As for booting with high current power adapters only: It can kill your logic board as the circuitry is not designed to work on a power adapter only. Otherwise one would assume that Apple would have included a more powerfull PSU. The Powerbook 100 and all other powerbooks I have ( 100, Duo and 500 series ) perfectly work without the battery. The Mac Portable M5120 can work on even on the original 1.5 Amps PSU, if you disconnect the Connor Hard drive as this drive asks more than 2 Amps just to spinup.

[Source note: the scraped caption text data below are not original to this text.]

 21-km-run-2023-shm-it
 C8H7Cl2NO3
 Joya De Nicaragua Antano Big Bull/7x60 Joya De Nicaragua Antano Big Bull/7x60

The logic boards of the Mac portables regrattably also suffer badly of leaking capacitors: all the SMD capacitors are shot ( ESR > 20 Ohm ), also in most cases the axial and radial one's too. If you want to keep your Mac portable running in the long term: capacitor replacement is a must as soon as possible.

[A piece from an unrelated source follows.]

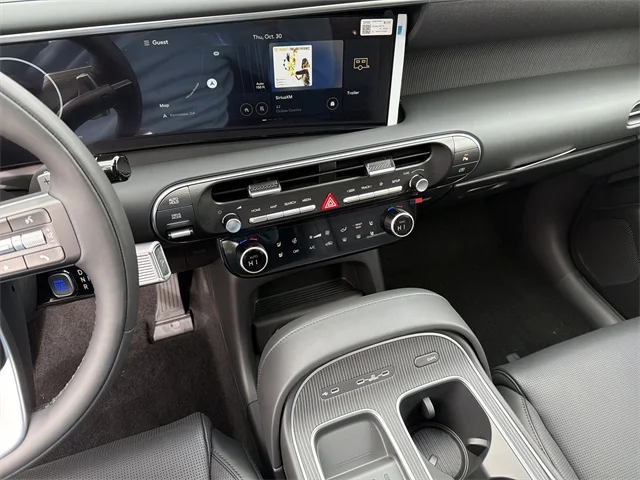 Nuevos HYUNDAI PALISADE at Gainesville Hyundai in Gainesville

It will fix many issues with charging, no or whining sound, rolling barrs when adjusting screen contrast, instability, if the electronical components haven't suffered too much already...

After replacing the capacitors, you can also measure that the machine draws less power to start and also in standby/sleep.

As you will probably already know, the Mac Portables are always in Sleep mode even if you choose "Shutdown" in Mac OS: it makes no difference towards power consumption between Sleep and Shutdown. Even a fully recapped Mac portable drains a fully charged battery in about 7 days.

Good Luck,

Nico

 

[techknight]

Not going to "kill" anything.

The AC adapter and battery end up on the same exact power bus. only a MOSFET in between, and a picofuse. the reason the battery has to be in place with juice is because something has to turn on this mosfet to allow DC current to flow into the circuit from the adapter.